◆ WRITTEN TASK A ◆
Reproduce the stretch of the ColorBrewer palette text from "Use the direction" through "direction = 1)".

-- start PROVIDED TEXT --

By default, ggplot2 represents small values with dark blue and large values with light blue. This default is suboptimal because most users intuitively interpret darker colors to represent larger values (Schiewe, 2024). A better approach is to invert the palette’s direction by setting the direction argument to 1:

Use the direction argument to choose the direction of a ColorBrewer palette such that lighter colors represent smaller values.

gg_tv + scale_fill_fermenter(palette = "Blues")
gg_tv + scale_fill_fermenter(palette = "Blues", direction = 1)

9.3.2 Diverging Palettes

Diverging palettes are designed for visualizing ordinal or quantitative data if they span from low to high values via a midpoint that can be regarded as neutral. These palettes are ideal for highlighting deviations from the midpoint in both directions. Here are the available diverging ColorBrewer palettes:

Apply diverging palettes when the data include both positive and negative values, with the lightest color representing zero.

display.brewer.all(type = "div")

Similar to sequential palettes, diverging palettes can be applied using the scale_*_fermenter() functions. The only difference is that the palette argument needs to correspond to the name of a diverging palette (e.g. "BrBG").

-- end PROVIDED TEXT --

◆ WRITTEN TASK B ◆
Collect every line of the listing below that contains the string "scene", matching case exactly.

-- start THE RECORDS --

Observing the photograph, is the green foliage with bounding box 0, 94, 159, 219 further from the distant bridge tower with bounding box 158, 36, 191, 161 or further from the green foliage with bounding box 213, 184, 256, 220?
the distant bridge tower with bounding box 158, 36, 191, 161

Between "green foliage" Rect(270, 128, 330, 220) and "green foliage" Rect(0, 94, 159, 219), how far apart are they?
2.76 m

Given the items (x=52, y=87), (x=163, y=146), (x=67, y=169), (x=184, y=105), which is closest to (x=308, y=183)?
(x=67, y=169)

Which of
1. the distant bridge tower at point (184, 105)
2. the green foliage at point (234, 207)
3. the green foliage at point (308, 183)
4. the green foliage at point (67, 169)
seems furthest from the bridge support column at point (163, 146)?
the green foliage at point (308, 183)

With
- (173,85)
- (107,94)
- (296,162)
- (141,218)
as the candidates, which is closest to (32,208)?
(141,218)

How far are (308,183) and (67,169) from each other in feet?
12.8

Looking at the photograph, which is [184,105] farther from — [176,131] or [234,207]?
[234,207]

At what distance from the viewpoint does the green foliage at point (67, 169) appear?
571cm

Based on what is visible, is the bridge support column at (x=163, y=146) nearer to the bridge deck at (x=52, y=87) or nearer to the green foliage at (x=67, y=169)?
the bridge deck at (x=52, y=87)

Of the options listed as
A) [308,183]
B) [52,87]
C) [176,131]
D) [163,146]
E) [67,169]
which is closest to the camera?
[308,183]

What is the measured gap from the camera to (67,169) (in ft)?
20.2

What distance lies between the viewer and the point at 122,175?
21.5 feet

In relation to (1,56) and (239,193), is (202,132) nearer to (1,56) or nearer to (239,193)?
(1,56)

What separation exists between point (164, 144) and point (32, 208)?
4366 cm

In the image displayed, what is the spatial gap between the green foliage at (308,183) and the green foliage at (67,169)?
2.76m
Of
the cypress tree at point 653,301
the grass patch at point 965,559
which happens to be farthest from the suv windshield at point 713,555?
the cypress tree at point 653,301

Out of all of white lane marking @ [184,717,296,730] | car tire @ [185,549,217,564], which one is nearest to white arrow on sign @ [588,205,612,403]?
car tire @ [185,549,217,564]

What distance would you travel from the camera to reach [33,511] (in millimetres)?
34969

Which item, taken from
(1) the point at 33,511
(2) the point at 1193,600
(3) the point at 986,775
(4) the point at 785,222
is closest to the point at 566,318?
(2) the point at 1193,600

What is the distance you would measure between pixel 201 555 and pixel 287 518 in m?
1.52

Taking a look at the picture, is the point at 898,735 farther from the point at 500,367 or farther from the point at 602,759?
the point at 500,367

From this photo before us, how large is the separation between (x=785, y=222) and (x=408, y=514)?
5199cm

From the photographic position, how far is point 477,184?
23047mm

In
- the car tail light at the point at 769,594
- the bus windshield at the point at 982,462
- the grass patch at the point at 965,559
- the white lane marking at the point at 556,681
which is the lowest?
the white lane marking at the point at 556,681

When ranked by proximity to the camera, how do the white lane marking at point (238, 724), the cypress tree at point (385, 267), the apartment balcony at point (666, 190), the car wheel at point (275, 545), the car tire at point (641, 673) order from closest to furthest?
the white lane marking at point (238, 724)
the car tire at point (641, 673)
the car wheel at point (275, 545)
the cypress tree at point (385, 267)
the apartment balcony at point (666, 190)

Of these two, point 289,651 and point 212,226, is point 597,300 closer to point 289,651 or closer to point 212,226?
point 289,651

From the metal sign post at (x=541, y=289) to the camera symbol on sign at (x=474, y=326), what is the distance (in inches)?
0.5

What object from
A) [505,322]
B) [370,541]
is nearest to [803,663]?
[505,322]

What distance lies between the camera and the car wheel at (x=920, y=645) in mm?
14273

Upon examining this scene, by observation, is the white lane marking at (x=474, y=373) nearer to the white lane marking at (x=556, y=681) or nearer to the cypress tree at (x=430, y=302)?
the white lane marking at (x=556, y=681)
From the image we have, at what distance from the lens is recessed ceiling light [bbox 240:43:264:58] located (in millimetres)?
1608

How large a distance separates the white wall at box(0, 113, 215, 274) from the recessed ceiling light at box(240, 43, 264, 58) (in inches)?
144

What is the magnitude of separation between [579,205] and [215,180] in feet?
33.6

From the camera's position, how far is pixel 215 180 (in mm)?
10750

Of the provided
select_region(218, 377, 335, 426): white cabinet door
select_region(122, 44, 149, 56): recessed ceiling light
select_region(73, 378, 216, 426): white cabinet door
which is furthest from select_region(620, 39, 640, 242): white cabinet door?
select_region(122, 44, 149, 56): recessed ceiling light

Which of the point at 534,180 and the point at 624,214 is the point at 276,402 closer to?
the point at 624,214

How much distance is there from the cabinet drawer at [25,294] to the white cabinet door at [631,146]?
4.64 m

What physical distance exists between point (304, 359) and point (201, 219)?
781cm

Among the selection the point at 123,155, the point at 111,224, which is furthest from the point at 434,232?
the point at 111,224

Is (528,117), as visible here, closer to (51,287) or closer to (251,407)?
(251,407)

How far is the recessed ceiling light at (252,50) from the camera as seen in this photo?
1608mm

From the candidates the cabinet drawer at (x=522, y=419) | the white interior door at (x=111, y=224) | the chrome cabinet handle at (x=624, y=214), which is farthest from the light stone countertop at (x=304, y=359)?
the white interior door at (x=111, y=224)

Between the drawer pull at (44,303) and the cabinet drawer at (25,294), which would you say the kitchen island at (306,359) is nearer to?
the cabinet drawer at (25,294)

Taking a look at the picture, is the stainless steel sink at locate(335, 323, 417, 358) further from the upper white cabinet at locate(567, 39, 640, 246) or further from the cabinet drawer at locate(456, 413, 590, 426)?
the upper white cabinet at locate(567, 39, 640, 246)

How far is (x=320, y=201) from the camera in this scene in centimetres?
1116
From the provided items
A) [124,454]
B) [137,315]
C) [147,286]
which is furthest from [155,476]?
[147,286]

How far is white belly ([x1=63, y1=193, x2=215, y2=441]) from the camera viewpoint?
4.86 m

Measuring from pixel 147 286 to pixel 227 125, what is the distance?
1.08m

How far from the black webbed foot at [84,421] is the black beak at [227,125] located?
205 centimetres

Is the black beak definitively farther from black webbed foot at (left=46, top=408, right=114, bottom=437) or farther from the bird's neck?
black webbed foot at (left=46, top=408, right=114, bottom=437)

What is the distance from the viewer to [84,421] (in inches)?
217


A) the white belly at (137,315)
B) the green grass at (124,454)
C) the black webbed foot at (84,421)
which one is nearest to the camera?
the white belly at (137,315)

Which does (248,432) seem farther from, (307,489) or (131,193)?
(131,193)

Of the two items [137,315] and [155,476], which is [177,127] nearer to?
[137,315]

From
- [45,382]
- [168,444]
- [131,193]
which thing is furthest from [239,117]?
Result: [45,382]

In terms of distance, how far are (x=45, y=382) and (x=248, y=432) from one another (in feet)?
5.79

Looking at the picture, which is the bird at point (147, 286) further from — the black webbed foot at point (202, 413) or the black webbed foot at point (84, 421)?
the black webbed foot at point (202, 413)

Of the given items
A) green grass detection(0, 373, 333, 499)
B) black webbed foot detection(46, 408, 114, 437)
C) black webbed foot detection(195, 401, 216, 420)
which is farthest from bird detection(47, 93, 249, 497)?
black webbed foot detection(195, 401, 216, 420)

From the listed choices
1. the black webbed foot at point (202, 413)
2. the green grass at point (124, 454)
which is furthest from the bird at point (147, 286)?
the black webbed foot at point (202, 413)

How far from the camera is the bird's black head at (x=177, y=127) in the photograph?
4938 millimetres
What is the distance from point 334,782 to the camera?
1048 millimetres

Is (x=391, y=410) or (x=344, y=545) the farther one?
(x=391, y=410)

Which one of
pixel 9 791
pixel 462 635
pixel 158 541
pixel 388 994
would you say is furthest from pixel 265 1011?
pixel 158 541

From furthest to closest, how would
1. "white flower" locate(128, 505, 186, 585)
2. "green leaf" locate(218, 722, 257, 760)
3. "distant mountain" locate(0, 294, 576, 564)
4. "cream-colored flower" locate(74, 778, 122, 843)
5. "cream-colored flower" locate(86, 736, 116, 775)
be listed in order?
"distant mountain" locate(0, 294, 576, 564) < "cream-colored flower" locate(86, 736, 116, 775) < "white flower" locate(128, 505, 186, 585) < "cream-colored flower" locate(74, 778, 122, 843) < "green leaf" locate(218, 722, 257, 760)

-- end THE RECORDS --

◆ COMPLETE RESPONSE A ◆
Use the direction argument to choose the direction of a ColorBrewer palette such that lighter colors represent smaller values.

gg_tv + scale_fill_fermenter(palette = "Blues")
gg_tv + scale_fill_fermenter(palette = "Blues", direction = 1)

◆ COMPLETE RESPONSE B ◆
Upon examining this scene, by observation, is the white lane marking at (x=474, y=373) nearer to the white lane marking at (x=556, y=681) or nearer to the cypress tree at (x=430, y=302)?
How far is (x=320, y=201) from the camera in this scene in centimetres?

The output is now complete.